DIRECTIONS:
A) Reproduce the passage of the Cambridge article between "For five days" and "dinner by night.", inclusive.
B) In the Cambridge article, which figures other than Winston Churchill are named as having documents preserved in the archive?
C) According to the Cambridge article, how many boxes of papers relating to Winston Churchill does the archive include?

GIVEN TEXT:
When in Cambridge

For five days in June, Connor Hansen lived the life of a true British scholar, studying historical documents by day and discussing big ideas over dinner by night.

Hansen, a senior history major from Fort Collins, Colorado, is Birmingham-Southern College’s inaugural Hardin-Churchill Scholar. He received funding to conduct research at the Churchill Archives Centre at the University of Cambridge’s Churchill College. “The archives provide a great research opportunity that BSC students can take in so many different directions,” Hansen says.

The archive includes 2,500 boxes of papers produced between 1874 and 1965 relating to Winston Churchill’s personal life and political career. The archive also preserves documents of more than 600 other political and scientific figures, including former prime ministers Margaret Thatcher and John Major; Rosalind Franklin, whose work was central to the understanding of DNA; and Frank Whittle, a British Royal Air Force officer credited with single-handedly inventing the turbojet engine.

Through funding from the late Robert B. Callahan ’50 and his wife, Ginger Callahan, BSC is one of only 20 colleges and universities in the United States with full access to the digitized Churchill Archive. The Callahans’ gift underwrote access to the archive and funded the Churchill Seminar Room in the BSC library, where history seminars are taught and where students, faculty, and visiting scholars can access the collection.

Hanson’s trip was funded through the Hardin-Churchill Archives Centre Endowed Travel Award, established with gifts from numerous friends in honor of Edward L. Hardin, Jr. ’62. The award provides funding for travel to and from Cambridge, where the recipient works closely with Churchill Archives Director Allen Packwood, who attended the dedication of BSC’s Churchill Seminar Room in January.

“It was a great pleasure to host Conner at the Churchill Archives Centre,” Packwood says. “He was everything an aspiring researcher should be – diligent, questioning, enthusiastic, and keen to learn. I hope that he will be back to pursue his research and to tell us more of his discoveries.”

(Dataset items)
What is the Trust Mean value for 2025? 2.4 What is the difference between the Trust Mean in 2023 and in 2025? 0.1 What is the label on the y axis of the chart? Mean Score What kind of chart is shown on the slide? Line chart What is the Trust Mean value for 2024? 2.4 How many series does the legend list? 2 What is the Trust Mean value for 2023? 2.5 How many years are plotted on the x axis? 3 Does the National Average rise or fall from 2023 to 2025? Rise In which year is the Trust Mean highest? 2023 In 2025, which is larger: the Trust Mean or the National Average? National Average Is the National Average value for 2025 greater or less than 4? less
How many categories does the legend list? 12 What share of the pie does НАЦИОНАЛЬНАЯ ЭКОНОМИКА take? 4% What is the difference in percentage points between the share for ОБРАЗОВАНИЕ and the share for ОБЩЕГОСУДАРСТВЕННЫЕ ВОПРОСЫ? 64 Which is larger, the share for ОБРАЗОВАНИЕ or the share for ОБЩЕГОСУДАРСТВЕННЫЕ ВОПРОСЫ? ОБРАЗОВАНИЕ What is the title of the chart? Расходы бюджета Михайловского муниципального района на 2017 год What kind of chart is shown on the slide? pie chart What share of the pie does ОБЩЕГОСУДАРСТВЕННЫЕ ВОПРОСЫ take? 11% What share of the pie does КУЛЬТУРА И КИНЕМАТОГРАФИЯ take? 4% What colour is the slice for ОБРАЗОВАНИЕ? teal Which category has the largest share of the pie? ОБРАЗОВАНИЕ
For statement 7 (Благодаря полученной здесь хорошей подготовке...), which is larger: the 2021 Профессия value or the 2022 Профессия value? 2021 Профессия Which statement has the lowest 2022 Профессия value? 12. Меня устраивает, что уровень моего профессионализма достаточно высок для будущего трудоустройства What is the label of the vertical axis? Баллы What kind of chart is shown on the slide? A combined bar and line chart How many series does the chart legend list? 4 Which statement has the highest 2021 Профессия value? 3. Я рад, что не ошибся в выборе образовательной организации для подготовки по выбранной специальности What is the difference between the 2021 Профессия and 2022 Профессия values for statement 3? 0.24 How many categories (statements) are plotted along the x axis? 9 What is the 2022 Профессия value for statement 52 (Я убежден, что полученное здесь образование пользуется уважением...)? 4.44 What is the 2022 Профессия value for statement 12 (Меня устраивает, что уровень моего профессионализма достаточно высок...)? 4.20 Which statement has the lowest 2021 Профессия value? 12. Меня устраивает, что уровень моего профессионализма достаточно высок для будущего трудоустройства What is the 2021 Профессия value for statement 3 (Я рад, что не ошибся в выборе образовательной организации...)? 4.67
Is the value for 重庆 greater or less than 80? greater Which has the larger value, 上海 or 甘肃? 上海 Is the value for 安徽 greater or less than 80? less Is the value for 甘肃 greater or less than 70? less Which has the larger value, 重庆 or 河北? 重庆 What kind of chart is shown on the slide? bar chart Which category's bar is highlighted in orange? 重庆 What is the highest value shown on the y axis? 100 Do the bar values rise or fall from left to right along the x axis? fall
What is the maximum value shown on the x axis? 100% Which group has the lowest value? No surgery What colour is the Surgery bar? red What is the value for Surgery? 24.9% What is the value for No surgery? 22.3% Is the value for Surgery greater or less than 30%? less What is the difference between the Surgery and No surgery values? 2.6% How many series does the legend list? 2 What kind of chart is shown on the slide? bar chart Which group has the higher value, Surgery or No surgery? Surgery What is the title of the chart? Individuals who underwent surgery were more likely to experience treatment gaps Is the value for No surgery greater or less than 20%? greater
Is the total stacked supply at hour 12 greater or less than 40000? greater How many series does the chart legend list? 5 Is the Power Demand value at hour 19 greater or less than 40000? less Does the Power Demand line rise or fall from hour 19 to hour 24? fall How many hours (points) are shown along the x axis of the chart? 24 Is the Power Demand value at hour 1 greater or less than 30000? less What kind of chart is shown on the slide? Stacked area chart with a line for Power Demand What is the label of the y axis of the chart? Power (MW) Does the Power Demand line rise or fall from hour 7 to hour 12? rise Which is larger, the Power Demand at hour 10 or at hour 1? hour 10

SOLUTIONS PER TASK:
A)
For five days in June, Connor Hansen lived the life of a true British scholar, studying historical documents by day and discussing big ideas over dinner by night.

B) Margaret Thatcher, John Major, Rosalind Franklin, Frank Whittle

C) 2,500 boxes